Selected passage =>
================

Once again, Theodoric was pressed by Zeno in 490 to attack Odoacer. Theodoric's army was defeated by Odoacer's forces at Faenza in 490, but regained the upper hand after securing victory in the Battle of the Adda River on 11 August 490. For several years, the armies of Odoacer and Theodoric vied for supremacy across the Italian peninsula. In 493, Theodoric took Ravenna. On 2 February 493, Theodoric and Odoacer signed a treaty that assured both parties would rule over Italy. Then on 5 March 493, Theodoric entered the city of Ravenna. A banquet was organized on 15 March 493 in order to celebrate this treaty. At this feast, Theodoric, after making a toast, killed Odoacer. Theodoric drew his sword and cleft him in twain, from collarbone to thigh. Along with Odoacer, Theodoric had the king's most loyal followers slaughtered as well, an event which left him as the master of Italy.

With Odoacer dead and his forces dispersed, Theodoric now faced the problem of settlement for his people. Concerned about thinning out the Amal line too much, Theodoric believed he could not afford to spread some 40,000 of his tribesmen across the entire Italian peninsula. Such considerations led him to the conclusion that it was best to settle the Ostrogoths in three concentrated areas: around Pavia, Ravenna and Picenum. Theodoric's kingdom was among the most "Roman" of the barbarian states and he successfully ruled most of Italy for thirty-three years following his treachery against Odoacer.

Theodoric extended his hegemony over the Burgundian and Vandal kingdoms (along with Visigothic royals) through marriage alliances. He had married the sister of the mighty Frankish king, Clovis—likely in recognition of Frankish power. He sent a substantial dowry accompanied by a guard of 5,000 troops with his sister Amalafrida when she married the king of the Vandals and Alans, Thrasamund. In 504–505, Theodoric extended his realms in the Balkans by defeating the Gepids, acquiring the province of Pannonia. Theodoric became regent for the infant Visigothic king, his grandson Amalaric, following the defeat of Alaric II by the Franks under Clovis in 507. The Franks were able to wrest control of Aquitaine from the Visigoths, but otherwise Theodoric was able to defeat their incursions.

================

Extracted material =>
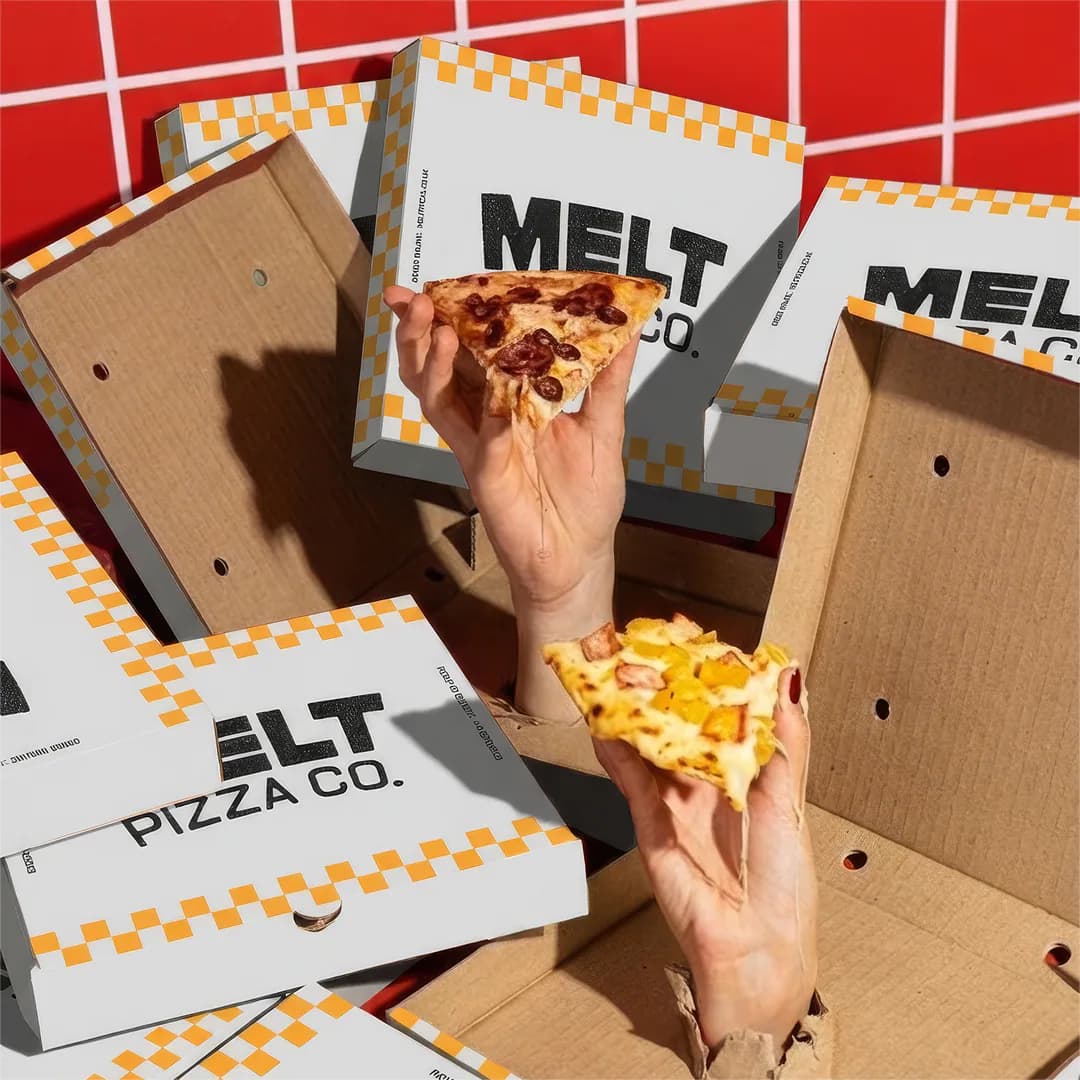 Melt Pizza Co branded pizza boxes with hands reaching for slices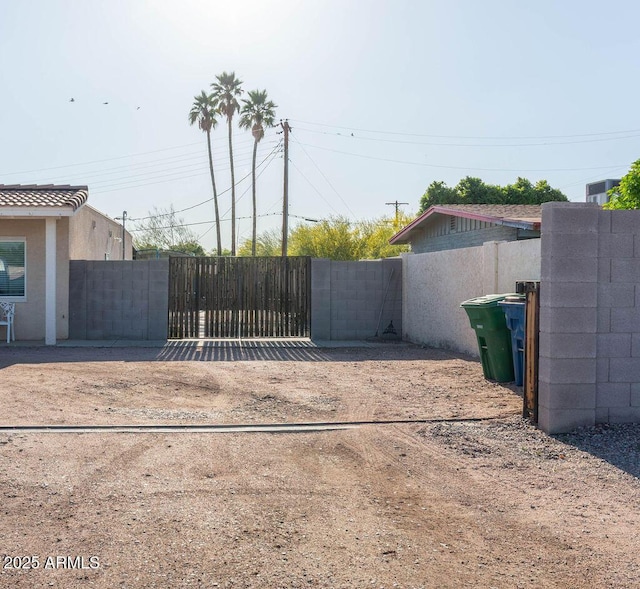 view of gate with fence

================

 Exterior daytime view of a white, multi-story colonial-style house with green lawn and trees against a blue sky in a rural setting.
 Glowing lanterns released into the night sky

================

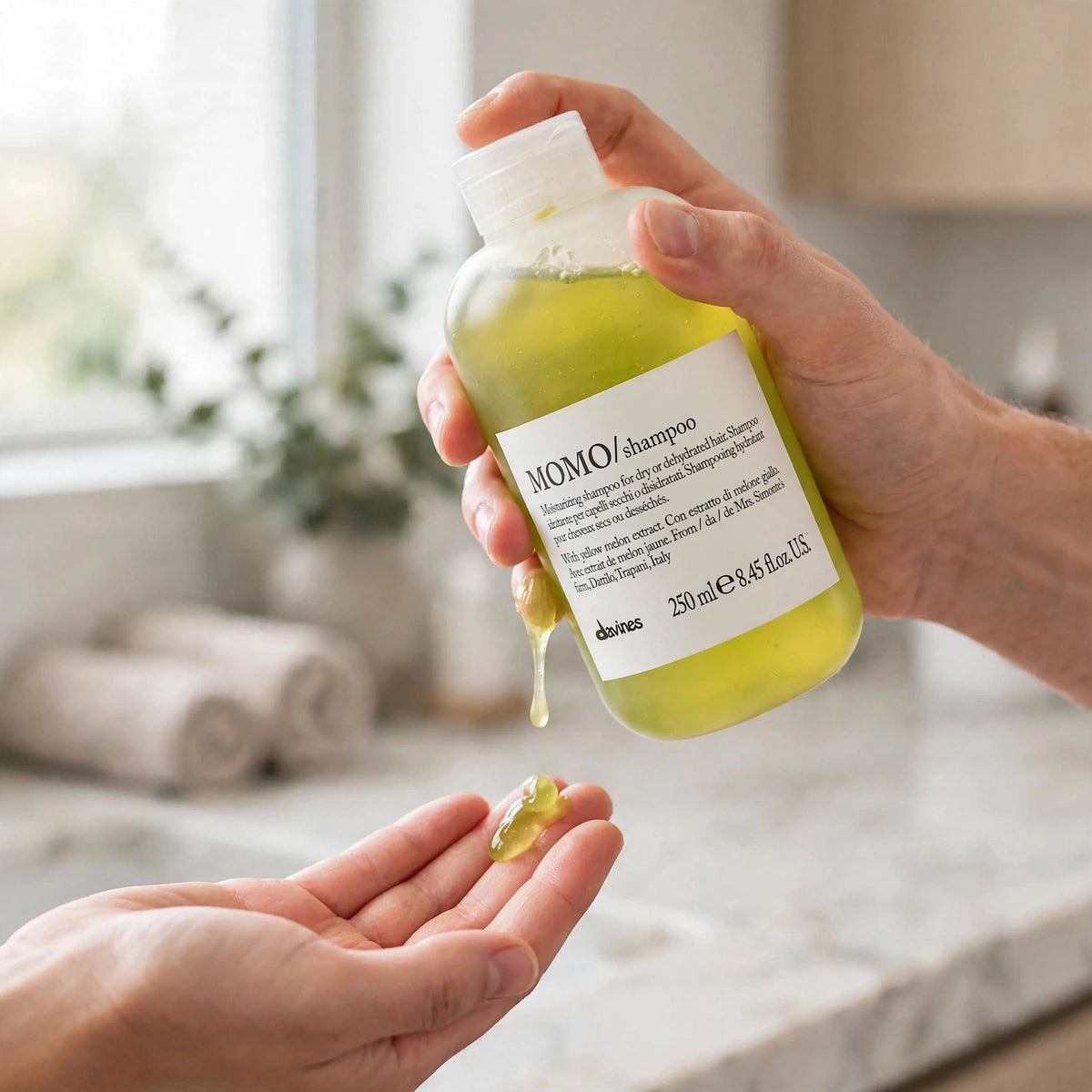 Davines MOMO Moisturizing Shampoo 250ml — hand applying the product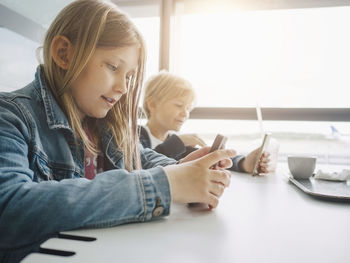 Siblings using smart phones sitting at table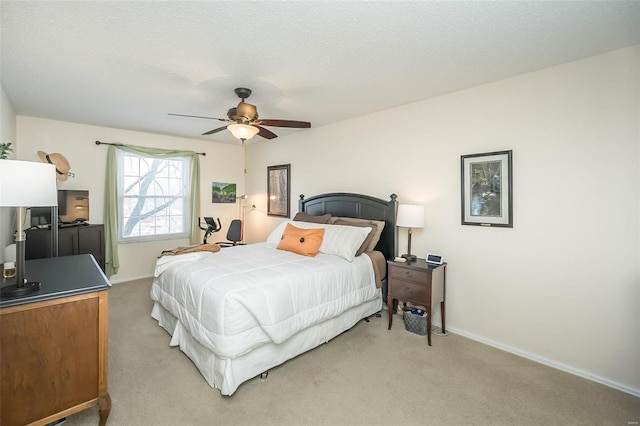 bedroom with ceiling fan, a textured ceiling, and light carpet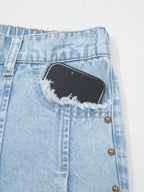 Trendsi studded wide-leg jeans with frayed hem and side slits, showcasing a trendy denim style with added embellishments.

================

Action item =>
Translate this sentence from the passage on Theodoric's rule in Italy into French: "Such considerations led him to the conclusion that it was best to settle the Ostrogoths in three concentrated areas: around Pavia, Ravenna and Picenum."

Output for this task =>
De telles considérations l'amenèrent à la conclusion qu'il valait mieux établir les Ostrogoths dans trois zones concentrées : autour de Pavie, de Ravenne et du Picenum.